8. Pour the batter into the piping bag. If your piping bag is smaller than 15 inches, you may want to separate the batter into two batches.

9. Line the pastry tip close to the parchment paper and push the batter out to form 1 inch circles. You will need to pipe quickly before the batter starts getting warm. Don’t worry about the pointy tips that forms on the top of each circle as you can smooth them out after you have worked through all the batter.

10. Lift each baking sheet up a few inches above your kitchen counter and bang it on the counter twice. This will smooth out the batter and remove any air bubbles. The pointy tip should begin to flatten out after this step. If not, use a clean spatula to flatten out the circles that still have a pointy tip. This step is not crucial unless you are a perfectionist like me 🙂

11. Leave the macarons on the baking sheets at room temperature for at least 30 minutes (up to 90 minutes) for drying. Halfway through drying, preheat the oven to 275-300F. I preheated my oven to 295F.

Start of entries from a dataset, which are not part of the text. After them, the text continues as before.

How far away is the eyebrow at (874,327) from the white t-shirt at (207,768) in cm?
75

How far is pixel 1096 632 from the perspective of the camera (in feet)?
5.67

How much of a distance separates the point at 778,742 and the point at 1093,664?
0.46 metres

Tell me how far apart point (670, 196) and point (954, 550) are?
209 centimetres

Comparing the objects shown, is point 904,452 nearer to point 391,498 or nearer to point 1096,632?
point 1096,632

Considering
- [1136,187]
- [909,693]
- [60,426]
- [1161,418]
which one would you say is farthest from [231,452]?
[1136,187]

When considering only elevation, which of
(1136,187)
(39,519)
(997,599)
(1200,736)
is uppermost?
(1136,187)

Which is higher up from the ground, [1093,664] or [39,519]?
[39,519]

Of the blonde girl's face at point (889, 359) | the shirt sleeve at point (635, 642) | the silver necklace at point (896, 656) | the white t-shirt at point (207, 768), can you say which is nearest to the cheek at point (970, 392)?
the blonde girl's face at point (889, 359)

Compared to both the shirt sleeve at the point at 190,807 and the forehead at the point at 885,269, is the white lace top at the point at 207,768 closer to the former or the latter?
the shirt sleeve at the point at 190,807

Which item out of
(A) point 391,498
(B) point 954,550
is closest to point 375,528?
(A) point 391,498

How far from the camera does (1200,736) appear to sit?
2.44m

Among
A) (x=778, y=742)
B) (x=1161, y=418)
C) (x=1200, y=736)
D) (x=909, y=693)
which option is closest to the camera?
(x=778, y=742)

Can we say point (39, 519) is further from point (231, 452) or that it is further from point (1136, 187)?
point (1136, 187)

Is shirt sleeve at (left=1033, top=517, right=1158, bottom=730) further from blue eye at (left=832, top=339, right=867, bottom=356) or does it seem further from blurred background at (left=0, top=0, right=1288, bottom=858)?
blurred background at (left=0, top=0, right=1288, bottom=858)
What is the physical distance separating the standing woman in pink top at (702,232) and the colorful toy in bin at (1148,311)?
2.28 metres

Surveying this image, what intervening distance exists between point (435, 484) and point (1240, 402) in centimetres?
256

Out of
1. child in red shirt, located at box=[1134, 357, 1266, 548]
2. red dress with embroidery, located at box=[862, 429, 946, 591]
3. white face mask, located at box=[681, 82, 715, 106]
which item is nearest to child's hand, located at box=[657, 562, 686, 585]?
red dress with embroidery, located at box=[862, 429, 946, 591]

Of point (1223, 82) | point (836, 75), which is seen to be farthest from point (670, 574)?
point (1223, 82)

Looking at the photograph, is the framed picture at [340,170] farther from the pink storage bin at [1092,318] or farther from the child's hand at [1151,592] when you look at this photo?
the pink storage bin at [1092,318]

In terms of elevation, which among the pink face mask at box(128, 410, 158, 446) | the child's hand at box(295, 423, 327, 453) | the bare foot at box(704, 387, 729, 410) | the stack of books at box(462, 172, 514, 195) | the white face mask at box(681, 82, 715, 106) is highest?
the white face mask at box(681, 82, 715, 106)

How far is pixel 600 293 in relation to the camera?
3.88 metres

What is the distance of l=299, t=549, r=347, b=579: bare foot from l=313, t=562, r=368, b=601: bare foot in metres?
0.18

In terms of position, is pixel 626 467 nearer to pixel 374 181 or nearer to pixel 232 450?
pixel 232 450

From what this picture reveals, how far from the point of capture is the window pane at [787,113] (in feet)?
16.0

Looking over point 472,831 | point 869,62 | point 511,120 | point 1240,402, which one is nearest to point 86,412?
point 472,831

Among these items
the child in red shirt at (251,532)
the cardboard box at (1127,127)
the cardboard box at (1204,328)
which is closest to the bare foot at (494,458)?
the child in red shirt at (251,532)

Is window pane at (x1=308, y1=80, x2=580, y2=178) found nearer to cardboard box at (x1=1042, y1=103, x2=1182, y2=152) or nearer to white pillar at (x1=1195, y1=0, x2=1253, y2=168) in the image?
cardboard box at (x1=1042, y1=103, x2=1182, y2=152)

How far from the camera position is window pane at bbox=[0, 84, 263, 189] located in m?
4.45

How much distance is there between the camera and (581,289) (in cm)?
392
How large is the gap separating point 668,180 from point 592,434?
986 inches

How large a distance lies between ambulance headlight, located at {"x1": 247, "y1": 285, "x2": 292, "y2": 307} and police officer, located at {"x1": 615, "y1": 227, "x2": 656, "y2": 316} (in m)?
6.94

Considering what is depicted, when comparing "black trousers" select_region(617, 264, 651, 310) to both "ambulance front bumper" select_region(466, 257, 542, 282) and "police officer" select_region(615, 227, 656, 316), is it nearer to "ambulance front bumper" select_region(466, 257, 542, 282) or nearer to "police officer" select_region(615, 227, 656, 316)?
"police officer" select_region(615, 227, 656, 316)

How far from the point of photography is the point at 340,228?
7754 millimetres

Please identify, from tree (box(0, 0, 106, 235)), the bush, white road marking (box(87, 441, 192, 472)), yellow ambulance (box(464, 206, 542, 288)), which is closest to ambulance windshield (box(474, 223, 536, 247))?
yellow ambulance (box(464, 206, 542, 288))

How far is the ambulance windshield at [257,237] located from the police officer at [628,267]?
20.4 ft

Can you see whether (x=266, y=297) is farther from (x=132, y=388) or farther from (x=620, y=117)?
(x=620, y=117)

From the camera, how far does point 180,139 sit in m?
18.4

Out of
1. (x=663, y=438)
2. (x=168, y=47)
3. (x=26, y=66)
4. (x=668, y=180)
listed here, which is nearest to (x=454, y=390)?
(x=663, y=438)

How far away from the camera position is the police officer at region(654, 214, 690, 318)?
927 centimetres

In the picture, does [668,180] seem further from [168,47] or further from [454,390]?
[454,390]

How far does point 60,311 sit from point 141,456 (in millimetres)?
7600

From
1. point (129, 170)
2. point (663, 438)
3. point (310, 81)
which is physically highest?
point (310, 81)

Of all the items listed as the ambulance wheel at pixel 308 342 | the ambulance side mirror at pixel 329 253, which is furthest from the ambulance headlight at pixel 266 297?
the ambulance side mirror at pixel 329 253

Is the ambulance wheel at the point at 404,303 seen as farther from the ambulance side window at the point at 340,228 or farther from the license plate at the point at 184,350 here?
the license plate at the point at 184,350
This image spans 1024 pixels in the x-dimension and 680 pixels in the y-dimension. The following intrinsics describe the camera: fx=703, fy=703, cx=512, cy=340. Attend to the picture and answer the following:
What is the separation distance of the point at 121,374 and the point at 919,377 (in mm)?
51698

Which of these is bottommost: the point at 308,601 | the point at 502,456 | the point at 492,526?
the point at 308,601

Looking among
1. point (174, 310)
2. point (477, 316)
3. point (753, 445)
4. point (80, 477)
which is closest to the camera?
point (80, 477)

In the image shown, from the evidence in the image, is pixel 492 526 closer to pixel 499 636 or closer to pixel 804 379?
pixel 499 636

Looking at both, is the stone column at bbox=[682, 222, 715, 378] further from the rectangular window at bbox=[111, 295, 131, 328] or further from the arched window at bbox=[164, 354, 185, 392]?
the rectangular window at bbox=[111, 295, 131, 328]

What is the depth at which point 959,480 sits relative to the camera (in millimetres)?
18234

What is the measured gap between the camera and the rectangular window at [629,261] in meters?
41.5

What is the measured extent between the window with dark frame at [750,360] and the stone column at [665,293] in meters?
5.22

12. When the macarons are ready for baking they should lose their shine and look matte. Test it out by lightly touching one of the circles. If the batter is dry and not sticking to your finger, it is ready for baking.

13. Bake the macarons at 275-300F for 12-15 minutes. The temperature and baking time will vary depending on your oven. Some ovens are hotter than others so you will need to experiment a few times. Begin monitoring the macarons around 11-12 minutes into baking. I baked these at 295F for 15 minutes. Undercooking the macarons will make them separate when you try to lift them from the parchment paper. Overcooking them will make them too crunchy and brown on top.

14. When they are done, let them cool on a wire rack for about an hour. Once they have cooled, slowly separate the macarons from the parchment paper.

15. Match up similar size macaron shells together for assembling. Spread the filling on one shell then gently press the shells together to form the macaron.

16. Place the assembled macarons in an airtight container and chill in the refrigerator for 24-48 hours.  Aging macarons will help prevent hollow shells and improve the texture.   Just make sure to return the macarons to room temperature before serving.